Still, I ended up with a nice-looking, sturdy coop. It has a wire roof, and the wire goes down a little ways into the soil, but on one side the rats can still scoot under, so I need to secure it with rocks and more dirt. The girls love the coop because they can range around during the day safely, and they have plenty of good dirt bath places as well. I had a 4-foot door installed so that I could get large things in and out. Aviary wire is small-gauge wire, smaller than poultry wire. It should keep most vermin out. It is doubled at the bottom which will help keep small snakes from getting in or getting caught in it. I can also subdivide the coop on the inside if I wanted to put other birds in there (frizzles? ducks?) and keep them from being pecked by the ladies.

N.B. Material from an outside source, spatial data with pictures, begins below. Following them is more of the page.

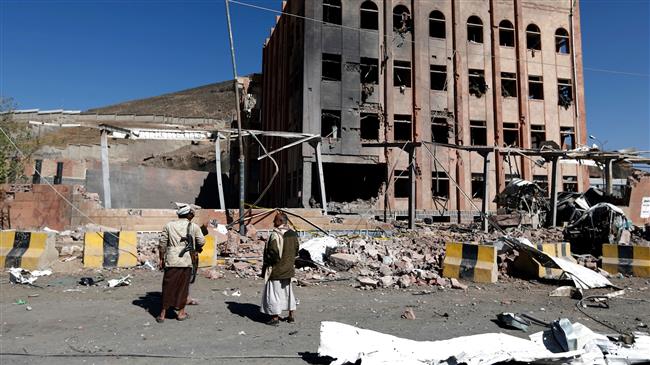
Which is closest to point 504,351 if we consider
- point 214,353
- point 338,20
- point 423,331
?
point 423,331

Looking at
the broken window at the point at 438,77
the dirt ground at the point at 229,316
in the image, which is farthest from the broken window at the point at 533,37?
the dirt ground at the point at 229,316

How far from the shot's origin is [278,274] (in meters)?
5.94

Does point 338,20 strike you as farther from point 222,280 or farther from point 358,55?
point 222,280

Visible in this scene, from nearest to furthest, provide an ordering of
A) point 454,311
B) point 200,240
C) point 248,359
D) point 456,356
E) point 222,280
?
1. point 456,356
2. point 248,359
3. point 200,240
4. point 454,311
5. point 222,280

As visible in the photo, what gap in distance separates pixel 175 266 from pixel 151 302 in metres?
1.55

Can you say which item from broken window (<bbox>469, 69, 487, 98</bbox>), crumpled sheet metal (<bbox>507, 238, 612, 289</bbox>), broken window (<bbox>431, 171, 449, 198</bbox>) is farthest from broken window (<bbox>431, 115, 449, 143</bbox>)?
crumpled sheet metal (<bbox>507, 238, 612, 289</bbox>)

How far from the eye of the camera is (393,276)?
9359 mm

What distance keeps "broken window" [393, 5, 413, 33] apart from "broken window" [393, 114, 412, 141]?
5307mm

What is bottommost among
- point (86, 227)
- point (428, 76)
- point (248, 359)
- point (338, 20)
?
point (248, 359)

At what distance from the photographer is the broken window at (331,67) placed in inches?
995

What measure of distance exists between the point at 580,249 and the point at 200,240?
464 inches

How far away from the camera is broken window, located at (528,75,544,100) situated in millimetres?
29016

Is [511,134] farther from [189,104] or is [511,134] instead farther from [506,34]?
[189,104]

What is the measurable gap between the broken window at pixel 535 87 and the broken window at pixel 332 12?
1354 centimetres
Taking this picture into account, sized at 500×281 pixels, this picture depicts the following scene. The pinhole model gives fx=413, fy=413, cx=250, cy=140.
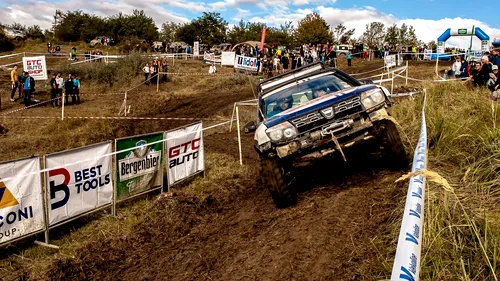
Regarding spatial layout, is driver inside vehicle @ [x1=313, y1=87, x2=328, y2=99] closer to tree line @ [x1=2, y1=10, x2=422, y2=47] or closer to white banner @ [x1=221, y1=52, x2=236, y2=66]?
white banner @ [x1=221, y1=52, x2=236, y2=66]

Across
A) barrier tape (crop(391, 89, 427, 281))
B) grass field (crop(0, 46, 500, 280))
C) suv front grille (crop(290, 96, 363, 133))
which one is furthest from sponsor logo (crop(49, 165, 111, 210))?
barrier tape (crop(391, 89, 427, 281))

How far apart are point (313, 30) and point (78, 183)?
231ft

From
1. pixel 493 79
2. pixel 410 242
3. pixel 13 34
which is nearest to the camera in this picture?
pixel 410 242

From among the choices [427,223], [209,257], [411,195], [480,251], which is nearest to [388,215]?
[427,223]

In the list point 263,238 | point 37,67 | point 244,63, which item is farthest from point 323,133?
point 37,67

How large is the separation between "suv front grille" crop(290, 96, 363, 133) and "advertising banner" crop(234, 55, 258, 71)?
19.7 metres

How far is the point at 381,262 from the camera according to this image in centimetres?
340

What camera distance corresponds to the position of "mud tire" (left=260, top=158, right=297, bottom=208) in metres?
5.48

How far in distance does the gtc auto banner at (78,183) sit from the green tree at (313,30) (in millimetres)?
64861

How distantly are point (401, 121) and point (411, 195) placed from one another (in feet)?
20.4

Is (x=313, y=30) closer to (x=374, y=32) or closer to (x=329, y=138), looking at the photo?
(x=374, y=32)

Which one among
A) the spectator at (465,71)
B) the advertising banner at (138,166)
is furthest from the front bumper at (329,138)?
the spectator at (465,71)

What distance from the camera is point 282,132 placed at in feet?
17.8

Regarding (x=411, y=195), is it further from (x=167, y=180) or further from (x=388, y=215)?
(x=167, y=180)
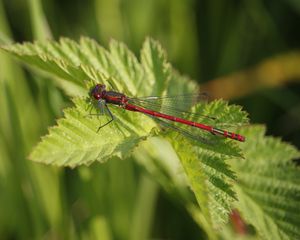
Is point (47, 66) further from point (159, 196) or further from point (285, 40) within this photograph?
point (285, 40)

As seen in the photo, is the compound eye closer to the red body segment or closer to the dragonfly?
the dragonfly

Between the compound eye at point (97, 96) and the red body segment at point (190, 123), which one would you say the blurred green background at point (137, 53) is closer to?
the compound eye at point (97, 96)

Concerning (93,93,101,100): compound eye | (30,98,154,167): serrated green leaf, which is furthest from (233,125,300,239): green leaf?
(93,93,101,100): compound eye

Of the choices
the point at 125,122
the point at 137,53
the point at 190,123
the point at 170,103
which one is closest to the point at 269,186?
the point at 190,123

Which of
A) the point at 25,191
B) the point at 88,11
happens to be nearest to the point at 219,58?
the point at 88,11

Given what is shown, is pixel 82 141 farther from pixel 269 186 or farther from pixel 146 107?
pixel 269 186

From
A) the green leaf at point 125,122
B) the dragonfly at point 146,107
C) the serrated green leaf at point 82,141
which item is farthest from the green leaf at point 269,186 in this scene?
the serrated green leaf at point 82,141
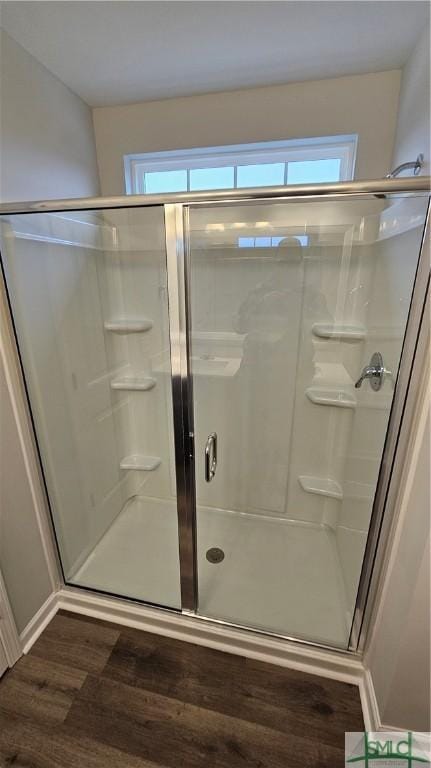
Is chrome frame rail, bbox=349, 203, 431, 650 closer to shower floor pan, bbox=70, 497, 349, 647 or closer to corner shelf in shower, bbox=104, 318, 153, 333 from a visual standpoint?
shower floor pan, bbox=70, 497, 349, 647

The two coops are inside and the girls mix it up when it comes to egg laying. I want to get the quail run inside, too, but it will take a little more lifting power than just my daughter and me. I’ve moved it myself, out of the truck and down the property, by leverage, ramps, and tilting it over onto my garden cart so that it is balanced on part of the roof. I tried that again the day before I left, but the ground was sloped and I lost control of the whole thing. I managed to get it back down for the quail and only did minor damage to myself. Wonder Woman I am no longer!